* **Tekstgedeelte**

********

ECLI:NL:RBMNE:2013:BZ7344
Rechtbank Midden-Nederland
- Wraking
- Rechtspraak.nl
Wrakingsverzoek tegen rechter in strafzaak
In deze wrakingszaak heeft de Rechtbank Midden-Nederland op 15 april 2013 uitspraak gedaan op een verzoek tot wraking van mr. A. van Holten, die eerder betrokken was bij de behandeling van de strafzaak tegen de verzoeker. De verzoeker, die in voorarrest zat, werd verdacht van een strafbaar feit en had eerder een gevangenhouding opgelegd gekregen. Tijdens een zitting op 10 april 2013, waar mr. Van Holten de voorzitter was, heeft de verzoeker via zijn advocaat, mr. H.F.M. Struycken, de wraking ingediend. De grond voor de wraking was dat mr. Van Holten zich niet had teruggetrokken, ondanks haar eerdere betrokkenheid bij de zaak, wat volgens de verzoeker de onpartijdigheid in gevaar bracht.

********

* **Verzameld materiaal**
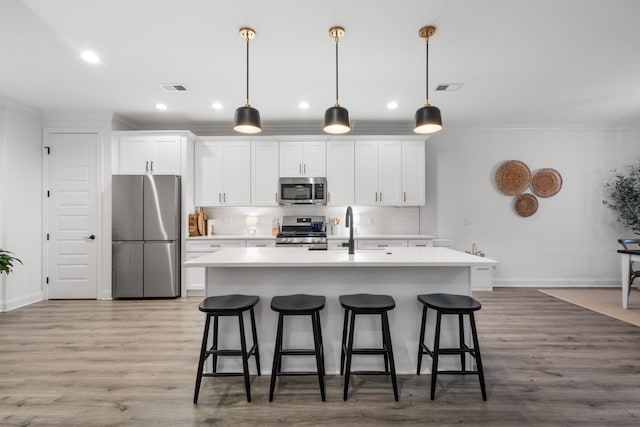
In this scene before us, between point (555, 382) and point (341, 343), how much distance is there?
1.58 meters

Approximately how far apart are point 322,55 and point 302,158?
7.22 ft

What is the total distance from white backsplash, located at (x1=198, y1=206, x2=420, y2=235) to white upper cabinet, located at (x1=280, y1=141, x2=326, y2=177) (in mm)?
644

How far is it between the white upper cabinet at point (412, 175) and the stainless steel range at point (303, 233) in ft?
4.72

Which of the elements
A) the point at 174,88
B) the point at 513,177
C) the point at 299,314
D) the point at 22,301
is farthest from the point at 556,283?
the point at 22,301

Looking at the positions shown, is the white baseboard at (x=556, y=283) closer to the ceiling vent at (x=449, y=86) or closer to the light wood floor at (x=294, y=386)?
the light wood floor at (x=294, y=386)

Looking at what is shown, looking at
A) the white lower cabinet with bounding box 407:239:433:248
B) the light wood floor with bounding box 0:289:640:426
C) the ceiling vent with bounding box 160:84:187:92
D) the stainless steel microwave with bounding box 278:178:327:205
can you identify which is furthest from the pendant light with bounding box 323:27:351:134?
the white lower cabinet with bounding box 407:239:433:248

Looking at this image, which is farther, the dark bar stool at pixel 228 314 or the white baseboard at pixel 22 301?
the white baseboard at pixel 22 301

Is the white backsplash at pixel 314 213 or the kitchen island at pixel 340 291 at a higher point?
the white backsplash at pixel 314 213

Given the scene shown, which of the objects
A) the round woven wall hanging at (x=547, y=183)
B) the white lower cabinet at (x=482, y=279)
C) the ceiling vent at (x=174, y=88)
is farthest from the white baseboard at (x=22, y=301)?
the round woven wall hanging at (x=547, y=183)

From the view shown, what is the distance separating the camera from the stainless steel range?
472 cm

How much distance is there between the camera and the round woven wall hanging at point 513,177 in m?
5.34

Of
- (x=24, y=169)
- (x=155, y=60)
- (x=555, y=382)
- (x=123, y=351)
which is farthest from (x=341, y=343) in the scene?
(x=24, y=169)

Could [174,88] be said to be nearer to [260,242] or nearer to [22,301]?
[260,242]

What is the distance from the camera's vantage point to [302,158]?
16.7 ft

********

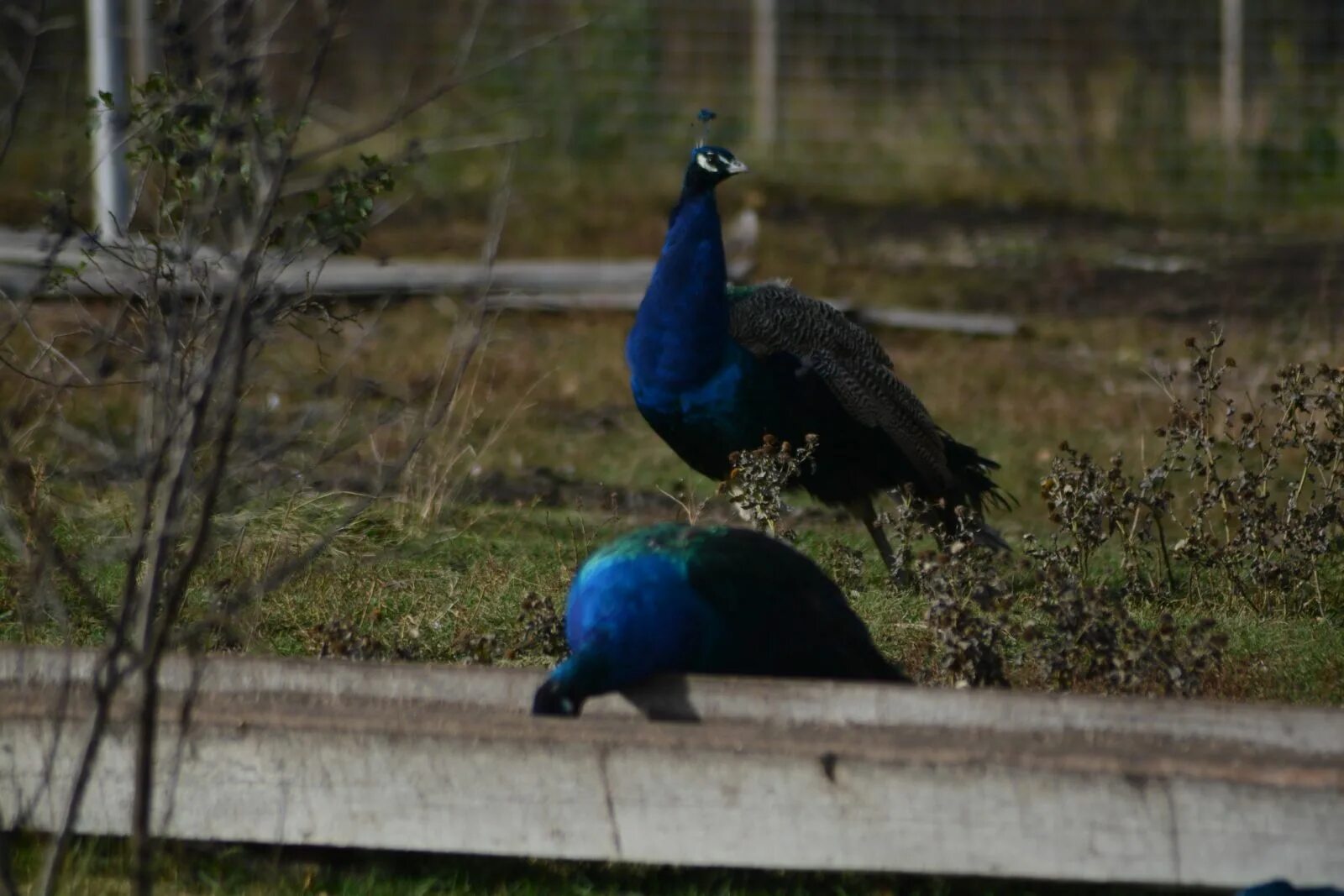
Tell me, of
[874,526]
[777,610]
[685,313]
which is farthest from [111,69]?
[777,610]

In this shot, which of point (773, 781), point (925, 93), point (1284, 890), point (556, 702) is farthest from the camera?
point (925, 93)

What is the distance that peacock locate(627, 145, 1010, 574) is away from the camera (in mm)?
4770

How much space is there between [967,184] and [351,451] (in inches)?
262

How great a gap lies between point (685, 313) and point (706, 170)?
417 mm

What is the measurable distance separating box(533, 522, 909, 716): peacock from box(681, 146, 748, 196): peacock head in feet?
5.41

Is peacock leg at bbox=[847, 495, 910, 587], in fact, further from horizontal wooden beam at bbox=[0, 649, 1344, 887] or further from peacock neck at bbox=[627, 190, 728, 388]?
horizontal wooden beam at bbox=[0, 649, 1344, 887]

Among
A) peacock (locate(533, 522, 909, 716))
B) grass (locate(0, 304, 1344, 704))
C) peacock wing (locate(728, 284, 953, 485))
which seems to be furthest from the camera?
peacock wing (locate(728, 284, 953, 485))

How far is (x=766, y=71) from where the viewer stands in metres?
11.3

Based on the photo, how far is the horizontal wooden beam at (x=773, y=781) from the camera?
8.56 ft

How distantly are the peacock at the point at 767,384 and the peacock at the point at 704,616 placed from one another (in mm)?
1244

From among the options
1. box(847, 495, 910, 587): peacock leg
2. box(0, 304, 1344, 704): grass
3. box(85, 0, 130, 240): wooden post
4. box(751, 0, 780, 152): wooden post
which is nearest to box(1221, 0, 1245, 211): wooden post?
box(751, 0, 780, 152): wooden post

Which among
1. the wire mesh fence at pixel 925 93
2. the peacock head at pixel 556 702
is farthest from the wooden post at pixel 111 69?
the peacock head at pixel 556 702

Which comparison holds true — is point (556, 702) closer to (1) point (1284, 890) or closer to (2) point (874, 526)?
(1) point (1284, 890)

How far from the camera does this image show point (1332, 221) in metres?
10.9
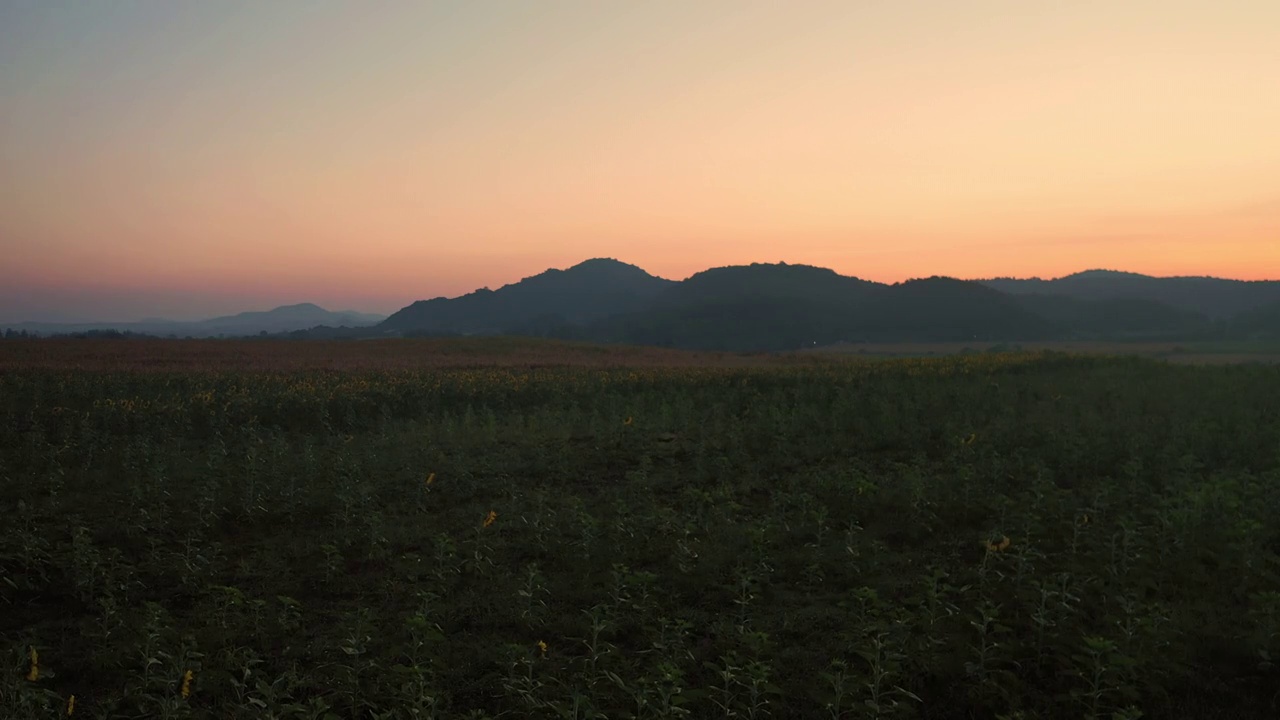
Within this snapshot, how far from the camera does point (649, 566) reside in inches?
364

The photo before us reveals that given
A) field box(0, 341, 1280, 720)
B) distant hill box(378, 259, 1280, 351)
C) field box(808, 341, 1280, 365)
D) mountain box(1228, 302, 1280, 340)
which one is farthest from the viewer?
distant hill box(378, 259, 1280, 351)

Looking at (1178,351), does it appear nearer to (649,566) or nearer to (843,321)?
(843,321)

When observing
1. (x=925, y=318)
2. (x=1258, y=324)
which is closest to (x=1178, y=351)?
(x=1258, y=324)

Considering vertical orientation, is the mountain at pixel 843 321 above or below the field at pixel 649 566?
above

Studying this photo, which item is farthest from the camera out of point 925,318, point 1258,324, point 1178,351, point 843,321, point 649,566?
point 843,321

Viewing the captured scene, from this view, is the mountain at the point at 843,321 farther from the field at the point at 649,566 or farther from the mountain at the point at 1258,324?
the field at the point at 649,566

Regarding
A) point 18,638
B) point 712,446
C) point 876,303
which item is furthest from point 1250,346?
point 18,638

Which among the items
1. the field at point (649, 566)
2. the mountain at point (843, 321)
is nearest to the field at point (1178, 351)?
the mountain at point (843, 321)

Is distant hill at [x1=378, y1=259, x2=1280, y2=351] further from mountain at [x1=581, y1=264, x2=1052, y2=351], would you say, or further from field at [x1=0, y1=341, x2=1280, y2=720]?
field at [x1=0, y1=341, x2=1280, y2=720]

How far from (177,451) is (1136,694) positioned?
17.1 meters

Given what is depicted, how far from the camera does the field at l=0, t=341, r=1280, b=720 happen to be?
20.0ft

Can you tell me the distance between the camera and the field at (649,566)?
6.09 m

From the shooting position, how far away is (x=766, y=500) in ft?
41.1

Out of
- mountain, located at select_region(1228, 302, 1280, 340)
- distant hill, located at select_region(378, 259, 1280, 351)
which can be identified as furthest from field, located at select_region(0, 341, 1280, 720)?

********

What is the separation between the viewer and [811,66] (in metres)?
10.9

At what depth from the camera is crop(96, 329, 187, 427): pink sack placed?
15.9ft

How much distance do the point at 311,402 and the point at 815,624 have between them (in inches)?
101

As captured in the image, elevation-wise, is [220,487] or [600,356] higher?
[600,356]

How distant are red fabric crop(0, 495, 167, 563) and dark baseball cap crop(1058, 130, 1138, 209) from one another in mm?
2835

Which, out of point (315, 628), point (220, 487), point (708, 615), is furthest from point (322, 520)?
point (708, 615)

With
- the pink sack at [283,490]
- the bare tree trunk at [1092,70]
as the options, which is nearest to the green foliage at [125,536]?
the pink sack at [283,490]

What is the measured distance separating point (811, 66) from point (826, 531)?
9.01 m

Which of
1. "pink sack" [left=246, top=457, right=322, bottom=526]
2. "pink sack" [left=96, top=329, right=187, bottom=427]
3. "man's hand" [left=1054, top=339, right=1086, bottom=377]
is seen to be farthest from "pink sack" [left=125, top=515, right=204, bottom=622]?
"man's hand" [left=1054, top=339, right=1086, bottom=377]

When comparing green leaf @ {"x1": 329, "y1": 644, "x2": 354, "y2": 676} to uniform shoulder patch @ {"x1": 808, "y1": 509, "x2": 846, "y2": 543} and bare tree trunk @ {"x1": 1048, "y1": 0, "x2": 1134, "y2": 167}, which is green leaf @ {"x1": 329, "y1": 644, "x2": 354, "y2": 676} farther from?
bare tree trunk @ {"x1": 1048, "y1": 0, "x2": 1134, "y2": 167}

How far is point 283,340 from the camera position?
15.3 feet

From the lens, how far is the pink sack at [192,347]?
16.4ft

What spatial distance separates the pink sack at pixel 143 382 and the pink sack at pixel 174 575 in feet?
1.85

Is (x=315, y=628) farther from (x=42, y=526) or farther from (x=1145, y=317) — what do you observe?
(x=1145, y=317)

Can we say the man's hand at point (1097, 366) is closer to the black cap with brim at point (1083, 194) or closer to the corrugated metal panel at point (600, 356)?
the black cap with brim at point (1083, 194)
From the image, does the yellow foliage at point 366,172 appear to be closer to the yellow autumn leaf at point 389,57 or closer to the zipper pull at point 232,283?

********

* **Opdracht**
Schrijf het vervolg van de tekst over het wrakingsverzoek, aansluitend op de laatste zin. De gegevens staan op zichzelf en hebben geen verband met de tekst over het wrakingsverzoek.

* **Uitgewerkte opgave**
De rechtbank heeft de procedure en de argumenten van de verzoeker zorgvuldig beoordeeld. De rechtbank oordeelde dat de enkele omstandigheid dat mr. Van Holten eerder betrokken was bij de zaak, niet voldoende was om te concluderen dat er sprake was van partijdigheid. De rechtbank benadrukte dat een rechter uit hoofde van zijn aanstelling moet worden vermoed onpartijdig te zijn, tenzij er uitzonderlijke omstandigheden zijn die dit vermoeden ondermijnen. De rechtbank vond geen bijkomende omstandigheden die de vrees voor partijdigheid objectief gerechtvaardigd maakten.
Uiteindelijk heeft de rechtbank het verzoek tot wraking afgewezen. De beslissing werd genomen door de meervoudige kamer voor de behandeling van wrakingszaken, en de rechtbank heeft bepaald dat de strafzaak tegen de verzoeker voortgezet dient te worden in de stand waarin deze zich bevond op het moment van schorsing vanwege het wrakingsverzoek. Tegen deze beslissing staat geen rechtsmiddel open.